The study, led by researchers at the Johns Hopkins University’s Bloomberg School of Public Health, also found that the link between smoking and peripheral artery disease was even stronger than that for coronary heart disease and stroke.

“The study suggests that campaigns about smoking’s health risks should emphasize the elevated risk of peripheral artery disease, not just coronary heart disease and stroke,” said senior study author Kunihiro Matsushita.

The study found that compared with never-smokers, those who smoked for more than 40 pack-years had roughly four times more risk for peripheral artery disease, versus 2.1 times and 1.8 times more risk for coronary heart disease and stroke, respectively.

A pack-year is a parameter of smoking—10 pack-years can mean one pack per day for 10 years or two packs per day for five years or some other combination.

Similarly, participants who reported currently smoking more than a pack per day had a relative increased risk—5.4 times more for peripheral artery disease versus 2.4 for coronary heart disease and 1.9 for stroke—compared to those who had never smoked.

Peripheral artery disease features the atherosclerotic build-up of cholesterol-laden deposits in arteries serving the legs. The reduction of blood flow leads to limb pain, poor wound healing, and other signs and symptoms.

The effect of smoking on peripheral artery disease risk was not just stronger—it was also longer-lasting. Only after 30 years of smoking cessation did the peripheral artery disease risk for former smokers return to the baseline level seen in never-smokers. By comparison, coronary heart disease risk took about 20 years to return to baseline after smoking cessation.

The good news is that quitting smoking appeared to bring a meaningful drop in peripheral artery disease risk fairly quickly.

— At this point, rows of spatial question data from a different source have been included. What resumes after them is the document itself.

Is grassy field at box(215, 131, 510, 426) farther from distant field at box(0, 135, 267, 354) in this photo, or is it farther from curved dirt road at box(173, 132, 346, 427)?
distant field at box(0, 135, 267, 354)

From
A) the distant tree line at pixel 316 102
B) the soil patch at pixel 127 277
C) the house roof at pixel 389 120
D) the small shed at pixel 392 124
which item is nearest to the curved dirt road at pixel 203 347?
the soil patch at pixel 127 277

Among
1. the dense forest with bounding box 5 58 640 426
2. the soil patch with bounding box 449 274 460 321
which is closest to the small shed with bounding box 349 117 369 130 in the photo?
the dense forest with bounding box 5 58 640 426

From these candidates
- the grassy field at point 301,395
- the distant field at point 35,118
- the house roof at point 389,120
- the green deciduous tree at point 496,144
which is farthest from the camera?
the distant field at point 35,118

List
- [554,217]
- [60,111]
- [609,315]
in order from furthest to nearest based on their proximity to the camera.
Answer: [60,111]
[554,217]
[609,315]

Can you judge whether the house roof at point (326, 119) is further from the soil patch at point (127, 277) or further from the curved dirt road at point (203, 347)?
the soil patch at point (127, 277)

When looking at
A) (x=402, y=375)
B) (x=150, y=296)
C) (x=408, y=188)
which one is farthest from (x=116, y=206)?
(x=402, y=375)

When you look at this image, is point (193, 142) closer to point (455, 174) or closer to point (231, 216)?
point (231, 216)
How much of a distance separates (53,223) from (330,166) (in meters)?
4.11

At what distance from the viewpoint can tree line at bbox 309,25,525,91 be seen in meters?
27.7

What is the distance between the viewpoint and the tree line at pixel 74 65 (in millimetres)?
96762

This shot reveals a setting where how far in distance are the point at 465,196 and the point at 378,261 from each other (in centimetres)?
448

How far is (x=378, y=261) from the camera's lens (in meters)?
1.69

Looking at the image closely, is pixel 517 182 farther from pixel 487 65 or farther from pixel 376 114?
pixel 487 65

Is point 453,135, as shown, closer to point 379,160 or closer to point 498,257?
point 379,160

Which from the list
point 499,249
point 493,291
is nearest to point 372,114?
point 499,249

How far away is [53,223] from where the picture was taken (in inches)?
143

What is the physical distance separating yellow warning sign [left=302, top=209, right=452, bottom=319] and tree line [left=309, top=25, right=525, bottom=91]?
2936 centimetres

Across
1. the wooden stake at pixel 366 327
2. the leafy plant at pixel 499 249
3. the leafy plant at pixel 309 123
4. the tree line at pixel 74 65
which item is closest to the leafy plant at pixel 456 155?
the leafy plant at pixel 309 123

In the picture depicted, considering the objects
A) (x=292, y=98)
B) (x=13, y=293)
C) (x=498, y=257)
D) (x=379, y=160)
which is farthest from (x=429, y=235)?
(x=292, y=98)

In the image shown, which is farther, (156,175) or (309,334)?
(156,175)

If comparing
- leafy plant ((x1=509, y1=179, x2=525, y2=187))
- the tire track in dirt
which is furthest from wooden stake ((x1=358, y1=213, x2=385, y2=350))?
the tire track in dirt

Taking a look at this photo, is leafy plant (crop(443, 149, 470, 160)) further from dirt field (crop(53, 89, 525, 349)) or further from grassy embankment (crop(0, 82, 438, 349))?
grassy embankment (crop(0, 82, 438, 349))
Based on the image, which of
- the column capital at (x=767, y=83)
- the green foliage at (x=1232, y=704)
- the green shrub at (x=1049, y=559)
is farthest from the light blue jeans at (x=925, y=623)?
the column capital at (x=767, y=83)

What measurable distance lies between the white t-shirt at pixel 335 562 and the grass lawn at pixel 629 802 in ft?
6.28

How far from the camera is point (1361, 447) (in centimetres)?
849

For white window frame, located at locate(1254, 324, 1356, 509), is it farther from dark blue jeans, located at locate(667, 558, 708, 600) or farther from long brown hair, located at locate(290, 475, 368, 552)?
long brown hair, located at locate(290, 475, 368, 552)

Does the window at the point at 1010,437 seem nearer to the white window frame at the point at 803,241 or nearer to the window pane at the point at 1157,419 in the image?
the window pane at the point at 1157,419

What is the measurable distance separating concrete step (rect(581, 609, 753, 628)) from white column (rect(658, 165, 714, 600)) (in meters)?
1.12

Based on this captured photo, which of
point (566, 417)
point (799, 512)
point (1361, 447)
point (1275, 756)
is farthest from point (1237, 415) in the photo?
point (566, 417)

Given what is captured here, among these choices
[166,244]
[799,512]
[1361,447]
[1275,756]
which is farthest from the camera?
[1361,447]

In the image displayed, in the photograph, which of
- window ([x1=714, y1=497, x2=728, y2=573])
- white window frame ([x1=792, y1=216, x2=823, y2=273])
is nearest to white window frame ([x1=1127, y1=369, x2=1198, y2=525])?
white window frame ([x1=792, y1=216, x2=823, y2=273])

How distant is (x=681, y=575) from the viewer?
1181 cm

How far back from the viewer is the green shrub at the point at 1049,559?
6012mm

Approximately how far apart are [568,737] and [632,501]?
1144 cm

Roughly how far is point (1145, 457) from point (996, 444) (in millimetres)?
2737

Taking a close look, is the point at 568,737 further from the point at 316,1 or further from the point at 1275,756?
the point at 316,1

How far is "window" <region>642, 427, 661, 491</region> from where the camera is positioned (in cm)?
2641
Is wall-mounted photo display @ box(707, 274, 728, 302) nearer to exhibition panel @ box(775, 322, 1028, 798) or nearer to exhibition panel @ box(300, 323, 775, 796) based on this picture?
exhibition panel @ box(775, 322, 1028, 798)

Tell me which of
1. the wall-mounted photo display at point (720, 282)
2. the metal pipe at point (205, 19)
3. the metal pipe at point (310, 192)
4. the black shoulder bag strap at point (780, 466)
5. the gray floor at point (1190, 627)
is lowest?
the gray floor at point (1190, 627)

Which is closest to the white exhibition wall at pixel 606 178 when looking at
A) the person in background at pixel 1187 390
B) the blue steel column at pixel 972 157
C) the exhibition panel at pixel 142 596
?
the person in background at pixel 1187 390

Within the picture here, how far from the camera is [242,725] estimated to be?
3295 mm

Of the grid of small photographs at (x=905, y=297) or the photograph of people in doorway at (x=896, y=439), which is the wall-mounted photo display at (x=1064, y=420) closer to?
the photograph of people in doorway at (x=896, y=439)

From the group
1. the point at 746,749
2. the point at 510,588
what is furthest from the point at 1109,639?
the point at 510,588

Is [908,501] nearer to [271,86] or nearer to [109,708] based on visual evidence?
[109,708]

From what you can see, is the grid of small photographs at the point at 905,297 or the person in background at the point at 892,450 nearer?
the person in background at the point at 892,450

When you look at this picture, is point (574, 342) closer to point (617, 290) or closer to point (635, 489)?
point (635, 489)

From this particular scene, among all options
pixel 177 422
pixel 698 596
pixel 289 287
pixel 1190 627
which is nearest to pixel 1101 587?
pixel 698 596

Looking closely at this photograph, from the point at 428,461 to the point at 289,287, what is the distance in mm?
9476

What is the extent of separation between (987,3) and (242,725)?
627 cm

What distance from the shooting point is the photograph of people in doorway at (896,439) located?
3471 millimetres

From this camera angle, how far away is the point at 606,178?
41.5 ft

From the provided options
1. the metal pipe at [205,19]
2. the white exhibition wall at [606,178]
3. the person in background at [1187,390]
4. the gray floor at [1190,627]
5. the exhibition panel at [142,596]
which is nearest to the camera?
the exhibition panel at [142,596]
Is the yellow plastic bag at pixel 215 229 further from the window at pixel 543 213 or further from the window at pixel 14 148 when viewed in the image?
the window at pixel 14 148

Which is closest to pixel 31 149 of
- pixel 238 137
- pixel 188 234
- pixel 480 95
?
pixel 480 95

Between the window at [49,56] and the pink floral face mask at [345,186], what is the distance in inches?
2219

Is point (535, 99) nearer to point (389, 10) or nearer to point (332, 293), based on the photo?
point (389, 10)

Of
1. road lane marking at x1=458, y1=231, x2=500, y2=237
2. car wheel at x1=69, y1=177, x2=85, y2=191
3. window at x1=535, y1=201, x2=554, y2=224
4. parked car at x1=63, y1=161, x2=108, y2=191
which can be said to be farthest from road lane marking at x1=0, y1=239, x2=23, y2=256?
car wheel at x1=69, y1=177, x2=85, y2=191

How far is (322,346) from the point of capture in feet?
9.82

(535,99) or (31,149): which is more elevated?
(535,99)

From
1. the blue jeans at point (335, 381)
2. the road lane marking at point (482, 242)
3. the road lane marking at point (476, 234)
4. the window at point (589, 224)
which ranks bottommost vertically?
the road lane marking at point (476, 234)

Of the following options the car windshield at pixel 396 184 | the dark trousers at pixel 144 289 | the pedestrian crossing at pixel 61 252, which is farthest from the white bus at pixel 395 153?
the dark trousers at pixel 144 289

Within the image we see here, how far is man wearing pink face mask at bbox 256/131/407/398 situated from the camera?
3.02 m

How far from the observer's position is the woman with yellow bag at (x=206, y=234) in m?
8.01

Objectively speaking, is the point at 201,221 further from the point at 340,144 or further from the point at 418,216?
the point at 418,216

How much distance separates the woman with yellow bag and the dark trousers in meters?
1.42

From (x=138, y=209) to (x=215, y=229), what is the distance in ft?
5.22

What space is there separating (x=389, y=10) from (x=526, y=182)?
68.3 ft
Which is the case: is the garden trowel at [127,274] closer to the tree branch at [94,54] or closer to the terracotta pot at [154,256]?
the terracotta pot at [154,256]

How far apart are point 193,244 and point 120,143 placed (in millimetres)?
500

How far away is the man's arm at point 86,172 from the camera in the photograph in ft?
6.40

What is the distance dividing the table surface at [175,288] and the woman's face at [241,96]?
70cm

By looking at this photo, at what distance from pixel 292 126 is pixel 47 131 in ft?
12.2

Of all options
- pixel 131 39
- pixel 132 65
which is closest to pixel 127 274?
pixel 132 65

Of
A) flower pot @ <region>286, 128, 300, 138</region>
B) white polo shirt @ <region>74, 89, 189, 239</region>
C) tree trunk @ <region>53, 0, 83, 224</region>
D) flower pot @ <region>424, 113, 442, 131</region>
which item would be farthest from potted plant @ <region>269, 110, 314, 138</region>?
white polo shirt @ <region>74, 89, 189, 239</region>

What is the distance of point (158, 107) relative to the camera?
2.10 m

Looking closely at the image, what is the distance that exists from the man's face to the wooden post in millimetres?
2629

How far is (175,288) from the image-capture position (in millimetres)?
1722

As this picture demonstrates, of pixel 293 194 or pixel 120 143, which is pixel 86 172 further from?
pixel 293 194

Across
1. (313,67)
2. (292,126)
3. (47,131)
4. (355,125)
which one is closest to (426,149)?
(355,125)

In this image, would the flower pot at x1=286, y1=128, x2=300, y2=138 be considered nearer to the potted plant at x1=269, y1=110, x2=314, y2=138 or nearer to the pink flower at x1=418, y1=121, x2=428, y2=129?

“We observed a lower risk for peripheral artery disease, coronary heart disease, and stroke within five years of smoking cessation,” says Ning Ding, a data analyst and author of the study.

“Smoking almost always starts in adolescence or early adulthood, and it’s very important that young people understand how long the elevated health risk persists even after they’ve quit,” Matsushita noted.

The study, published in the Journal of the American College of Cardiology, is the first comprehensive comparison, in a large population moving through time, of the smoking-elevated risks of peripheral artery disease, coronary heart disease and stroke.

The analysis was based on a sample of 13,355 Atherosclerosis Risk in Communities (ARIC) cohort participants, including 3,323 current smokers and 4,185 former smokers, who were tracked for a median period of 26 years.